The Catholic Church in New Zealand welcomed Pope Francis decision to lift the obligation for secrecy for victims of clerical sexual abuse, said Wellington Cardinal John Dew, Metropolitan Archbishop for New Zealand.
In a new “Instruction On the Confidentiality of Legal Proceedings” published on December 17, the Pope ordered that “the person who files the report, the person who alleges to have been harmed and the witnesses shall not be bound by any obligation of silence with regard to matters involving the case”.
“We welcome this declaration by Pope Francis. The issue of ‘Pontifical Secrecy’ regarding sexual abuse has not been an issue in New Zealand because the Church here is strongly committed to cooperating with the police and judicial authorities in such matters,” Cardinal Dew said.

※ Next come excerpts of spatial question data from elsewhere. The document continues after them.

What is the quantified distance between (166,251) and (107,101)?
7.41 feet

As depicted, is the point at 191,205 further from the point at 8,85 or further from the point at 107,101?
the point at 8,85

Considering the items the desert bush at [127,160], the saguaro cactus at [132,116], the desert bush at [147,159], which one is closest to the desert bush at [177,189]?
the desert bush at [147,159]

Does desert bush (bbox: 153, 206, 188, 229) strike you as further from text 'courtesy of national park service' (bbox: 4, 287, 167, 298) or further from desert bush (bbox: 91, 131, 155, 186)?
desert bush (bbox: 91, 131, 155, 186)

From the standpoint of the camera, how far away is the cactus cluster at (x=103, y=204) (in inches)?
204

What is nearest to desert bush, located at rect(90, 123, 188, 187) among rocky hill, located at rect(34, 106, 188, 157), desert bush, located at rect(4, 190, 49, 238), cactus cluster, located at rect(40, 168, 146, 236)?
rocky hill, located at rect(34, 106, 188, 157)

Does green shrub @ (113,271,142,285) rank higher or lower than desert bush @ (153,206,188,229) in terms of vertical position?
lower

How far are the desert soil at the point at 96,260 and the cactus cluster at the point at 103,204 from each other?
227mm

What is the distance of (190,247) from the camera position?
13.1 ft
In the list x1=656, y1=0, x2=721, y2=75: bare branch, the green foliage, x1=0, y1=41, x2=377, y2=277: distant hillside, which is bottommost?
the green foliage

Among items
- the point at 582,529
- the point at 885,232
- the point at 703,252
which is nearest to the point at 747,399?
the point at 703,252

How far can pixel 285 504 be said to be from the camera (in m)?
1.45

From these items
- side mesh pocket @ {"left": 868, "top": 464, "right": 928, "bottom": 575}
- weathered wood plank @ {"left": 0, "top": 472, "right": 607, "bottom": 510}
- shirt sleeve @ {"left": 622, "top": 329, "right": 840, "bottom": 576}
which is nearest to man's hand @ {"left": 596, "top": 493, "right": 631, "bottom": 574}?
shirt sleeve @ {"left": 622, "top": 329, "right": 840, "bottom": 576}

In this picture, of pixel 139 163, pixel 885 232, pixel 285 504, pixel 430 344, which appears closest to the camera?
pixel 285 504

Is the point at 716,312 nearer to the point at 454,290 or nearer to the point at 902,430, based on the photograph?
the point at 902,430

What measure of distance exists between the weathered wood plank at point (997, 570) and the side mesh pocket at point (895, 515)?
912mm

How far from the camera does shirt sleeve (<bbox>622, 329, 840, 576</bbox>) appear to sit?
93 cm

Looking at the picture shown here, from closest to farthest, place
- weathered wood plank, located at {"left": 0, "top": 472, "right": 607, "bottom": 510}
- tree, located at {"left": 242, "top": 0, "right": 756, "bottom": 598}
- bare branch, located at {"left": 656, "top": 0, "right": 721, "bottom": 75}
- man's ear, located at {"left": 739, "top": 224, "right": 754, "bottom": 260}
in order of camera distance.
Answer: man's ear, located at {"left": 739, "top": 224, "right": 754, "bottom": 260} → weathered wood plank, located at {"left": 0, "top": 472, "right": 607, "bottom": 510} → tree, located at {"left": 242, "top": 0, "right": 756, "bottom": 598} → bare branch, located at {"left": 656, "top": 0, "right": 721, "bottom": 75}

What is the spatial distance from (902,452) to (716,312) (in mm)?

The New Zealand Catholic Bishops Conference, as well as several religious orders in New Zealand, have earlier lifted confidentiality obligations to enable survivors of abuse to freely engage with the royal commission investigating abuse in care.
“Well before this new instruction from Pope Francis, the Church in New Zealand had already sought and got Church organisations to agree to waivers of any confidentiality clauses signed in the past with abuse victims. This was so we can cooperate fully with the Royal Commission on Abuse in Care,” he said.
Cardinal Dew said the fact there have been criminal convictions for clerical abuse in New Zealand dating back to the 1990s “demonstrates the willingness of the Church to share information with the relevant authorities”.
“But the Pope’s new instruction sends a clear message around the world that the Church is committed to openness and transparency in matters of abuse,” he said.
“The New Zealand Church’s complaints process provides that we will encourage and support complainants in sexual abuse cases to go to the police.”
The cardinal reiterated the Church’s commitment to providing a safe environment in the community.
“Any form of abuse, misconduct or inappropriate behaviour in the Church community is not acceptable,” he said.